DOCUMENT SECTION »
The 2018 Dervish protests were a series of protests against the Iranian government by the Ni'matullāhī (or Gonabandi) Sufi Order, occurring between February and March 2018 in Tehran. These protests led to clashes between security forces and the dervishes, resulting in the bloody repression of protestors. Tensions between Police, the IRGC, and the Basij with a number of Gonabadi Dervishes eventually led to the deaths of six people, the execution of Dervishes, and the arrest of hundreds of wounded Dervishes on March.

The United States called the repression of the Dervishes the largest repression of religious minorities in the Islamic Republic, while the Ministry of Interior of Iran called the protests a plot to expand its scope to the national level by creating regional unrest.

==Background==
The Ni'matullāhī, or Gonabandi, are a Sufi order; the Iranian government considers them a threat. Conversion to Sufism is frowned upon by the Shi'a religious establishment.

In January 2012, at least 10 of the group's members were imprisoned in Fars province, and others may be held at Evin Prison in Tehran, including Kasra Nouri

==Protests==
On 19 February, the Sufis organized a sit-in protest at a police station, located in the Pasdaran district of Tehran, where one of their members was held. Later, clashes broke out between the Sufi protestors and security forces. Police used tear gas in an attempt to disperse the protesters. Five riot police were killed.

According to the Iranian press, police arrested around 300 people, and there have been reports that some of the protesters may have been killed. However, the Sufi dervishes gathered around the home of their 90-year-old leader Noor Ali Tabandeh to protect him from arrest.

In the aftermath of the 19 February, protests, footage emerged that showed several Sufi protesters who were arrested, being tortured by government forces.

On 4 March, it was revealed that one of the protesters had died under the custody of the Iranian government.

Extracted rows:
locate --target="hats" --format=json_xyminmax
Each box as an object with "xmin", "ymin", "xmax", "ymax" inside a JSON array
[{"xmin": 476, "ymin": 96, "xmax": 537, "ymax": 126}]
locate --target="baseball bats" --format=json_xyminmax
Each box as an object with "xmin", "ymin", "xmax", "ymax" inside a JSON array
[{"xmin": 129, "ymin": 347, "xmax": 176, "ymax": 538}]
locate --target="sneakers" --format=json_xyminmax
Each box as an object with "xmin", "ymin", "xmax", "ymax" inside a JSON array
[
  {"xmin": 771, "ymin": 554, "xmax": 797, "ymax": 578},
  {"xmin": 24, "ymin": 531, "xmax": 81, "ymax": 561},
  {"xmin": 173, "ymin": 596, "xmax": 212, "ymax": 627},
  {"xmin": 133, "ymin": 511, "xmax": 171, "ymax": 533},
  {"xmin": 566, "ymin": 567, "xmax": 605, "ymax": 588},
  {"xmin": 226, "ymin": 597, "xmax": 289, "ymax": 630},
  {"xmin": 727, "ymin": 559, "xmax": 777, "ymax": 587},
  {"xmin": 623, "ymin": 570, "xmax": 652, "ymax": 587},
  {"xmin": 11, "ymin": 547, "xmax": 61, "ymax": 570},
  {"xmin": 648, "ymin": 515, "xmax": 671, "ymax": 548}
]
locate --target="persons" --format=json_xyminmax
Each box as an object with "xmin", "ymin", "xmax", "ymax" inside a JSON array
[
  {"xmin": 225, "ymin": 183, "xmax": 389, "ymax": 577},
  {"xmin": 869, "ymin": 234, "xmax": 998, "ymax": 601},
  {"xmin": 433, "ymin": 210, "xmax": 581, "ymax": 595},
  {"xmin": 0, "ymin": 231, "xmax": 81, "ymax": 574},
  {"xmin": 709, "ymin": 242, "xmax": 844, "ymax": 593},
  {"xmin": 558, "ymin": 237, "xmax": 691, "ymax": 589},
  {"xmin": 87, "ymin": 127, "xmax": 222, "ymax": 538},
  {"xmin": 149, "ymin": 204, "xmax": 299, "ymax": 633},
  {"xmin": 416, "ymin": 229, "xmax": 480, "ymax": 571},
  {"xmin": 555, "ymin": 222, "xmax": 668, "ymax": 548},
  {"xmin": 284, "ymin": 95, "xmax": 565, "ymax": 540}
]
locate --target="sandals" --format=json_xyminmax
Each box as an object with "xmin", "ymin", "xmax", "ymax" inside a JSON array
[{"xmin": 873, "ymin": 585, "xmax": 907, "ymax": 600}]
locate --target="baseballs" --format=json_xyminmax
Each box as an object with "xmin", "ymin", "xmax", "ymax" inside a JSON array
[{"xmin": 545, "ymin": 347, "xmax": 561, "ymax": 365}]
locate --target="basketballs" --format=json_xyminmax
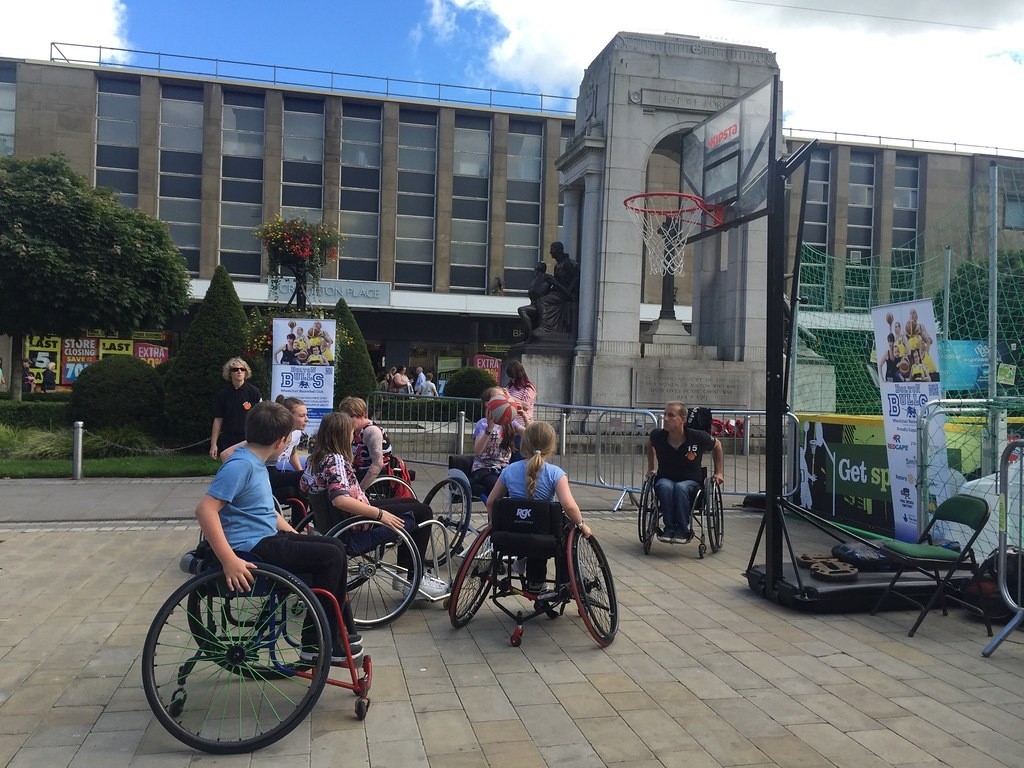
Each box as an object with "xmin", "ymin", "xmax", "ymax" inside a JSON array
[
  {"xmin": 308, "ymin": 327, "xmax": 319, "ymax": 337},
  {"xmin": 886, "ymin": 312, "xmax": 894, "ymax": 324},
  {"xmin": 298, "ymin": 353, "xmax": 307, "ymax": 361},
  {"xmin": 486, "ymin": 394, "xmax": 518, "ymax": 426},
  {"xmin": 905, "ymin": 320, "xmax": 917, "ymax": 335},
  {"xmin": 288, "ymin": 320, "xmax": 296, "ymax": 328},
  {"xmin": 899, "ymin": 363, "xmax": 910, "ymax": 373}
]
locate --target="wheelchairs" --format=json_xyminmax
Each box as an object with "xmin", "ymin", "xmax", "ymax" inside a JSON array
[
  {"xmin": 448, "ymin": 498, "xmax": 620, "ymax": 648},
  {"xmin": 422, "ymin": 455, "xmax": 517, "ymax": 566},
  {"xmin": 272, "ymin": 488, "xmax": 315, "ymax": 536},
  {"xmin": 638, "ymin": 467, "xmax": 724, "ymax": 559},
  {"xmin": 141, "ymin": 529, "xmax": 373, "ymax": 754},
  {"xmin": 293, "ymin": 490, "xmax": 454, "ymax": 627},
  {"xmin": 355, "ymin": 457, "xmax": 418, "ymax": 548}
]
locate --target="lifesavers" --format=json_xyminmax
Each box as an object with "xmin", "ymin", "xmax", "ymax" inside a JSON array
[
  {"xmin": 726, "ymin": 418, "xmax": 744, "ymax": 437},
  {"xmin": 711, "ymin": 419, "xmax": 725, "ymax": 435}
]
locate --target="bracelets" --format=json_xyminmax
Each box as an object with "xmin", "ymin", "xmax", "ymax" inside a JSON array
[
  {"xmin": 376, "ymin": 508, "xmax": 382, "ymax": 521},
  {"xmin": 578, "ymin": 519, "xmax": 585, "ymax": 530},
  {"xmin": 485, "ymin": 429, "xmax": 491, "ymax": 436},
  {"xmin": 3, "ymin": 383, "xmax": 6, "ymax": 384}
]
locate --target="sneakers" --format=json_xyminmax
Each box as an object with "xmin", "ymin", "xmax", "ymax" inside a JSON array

---

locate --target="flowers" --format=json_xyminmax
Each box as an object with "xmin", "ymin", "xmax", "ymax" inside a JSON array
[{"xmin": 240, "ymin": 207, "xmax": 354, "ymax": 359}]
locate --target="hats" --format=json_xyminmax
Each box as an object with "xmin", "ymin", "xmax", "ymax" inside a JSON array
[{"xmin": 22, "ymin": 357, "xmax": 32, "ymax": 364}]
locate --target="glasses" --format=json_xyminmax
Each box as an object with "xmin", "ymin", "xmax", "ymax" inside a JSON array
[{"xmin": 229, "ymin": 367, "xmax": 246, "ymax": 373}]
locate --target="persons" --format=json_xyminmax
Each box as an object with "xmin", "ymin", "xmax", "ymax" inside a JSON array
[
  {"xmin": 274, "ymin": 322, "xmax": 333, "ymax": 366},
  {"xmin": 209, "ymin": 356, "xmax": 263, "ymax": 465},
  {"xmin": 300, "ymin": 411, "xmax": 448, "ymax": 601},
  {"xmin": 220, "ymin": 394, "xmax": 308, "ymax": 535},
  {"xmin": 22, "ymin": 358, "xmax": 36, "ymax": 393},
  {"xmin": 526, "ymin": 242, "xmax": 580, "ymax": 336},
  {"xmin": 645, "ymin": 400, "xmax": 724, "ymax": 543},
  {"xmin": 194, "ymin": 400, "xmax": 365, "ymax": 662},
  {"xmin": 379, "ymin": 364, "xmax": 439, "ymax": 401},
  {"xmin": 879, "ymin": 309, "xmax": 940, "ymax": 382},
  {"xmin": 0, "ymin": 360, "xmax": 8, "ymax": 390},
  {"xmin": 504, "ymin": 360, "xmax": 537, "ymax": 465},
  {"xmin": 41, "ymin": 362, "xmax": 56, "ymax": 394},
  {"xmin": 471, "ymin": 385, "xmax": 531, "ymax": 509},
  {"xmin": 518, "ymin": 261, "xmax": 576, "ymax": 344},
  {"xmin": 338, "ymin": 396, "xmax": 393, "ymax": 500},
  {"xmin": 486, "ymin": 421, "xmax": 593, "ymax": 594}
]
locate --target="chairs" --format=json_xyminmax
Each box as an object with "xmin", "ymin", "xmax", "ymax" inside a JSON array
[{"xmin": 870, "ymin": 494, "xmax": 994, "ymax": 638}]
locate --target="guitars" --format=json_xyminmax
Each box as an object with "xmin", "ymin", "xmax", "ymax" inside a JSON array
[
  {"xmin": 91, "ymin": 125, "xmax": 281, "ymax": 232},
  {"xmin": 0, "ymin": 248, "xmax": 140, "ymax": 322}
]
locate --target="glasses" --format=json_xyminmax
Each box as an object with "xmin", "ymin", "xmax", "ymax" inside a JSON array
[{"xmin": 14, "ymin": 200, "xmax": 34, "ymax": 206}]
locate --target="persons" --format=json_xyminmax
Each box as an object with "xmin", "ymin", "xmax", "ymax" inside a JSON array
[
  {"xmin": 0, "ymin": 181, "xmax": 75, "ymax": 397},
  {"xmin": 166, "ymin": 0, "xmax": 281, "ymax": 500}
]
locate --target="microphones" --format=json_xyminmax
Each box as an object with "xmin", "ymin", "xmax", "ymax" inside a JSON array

THE PROBLEM » Can you give the passage of the 2018 Dervish protests text again, starting with "According to the" and going on through "the Iranian government.", but swap "tortured" for "beaten"?

SOLUTION TO THE EXERCISE »
According to the Iranian press, police arrested around 300 people, and there have been reports that some of the protesters may have been killed. However, the Sufi dervishes gathered around the home of their 90-year-old leader Noor Ali Tabandeh to protect him from arrest.

In the aftermath of the 19 February, protests, footage emerged that showed several Sufi protesters who were arrested, being beaten by government forces.

On 4 March, it was revealed that one of the protesters had died under the custody of the Iranian government.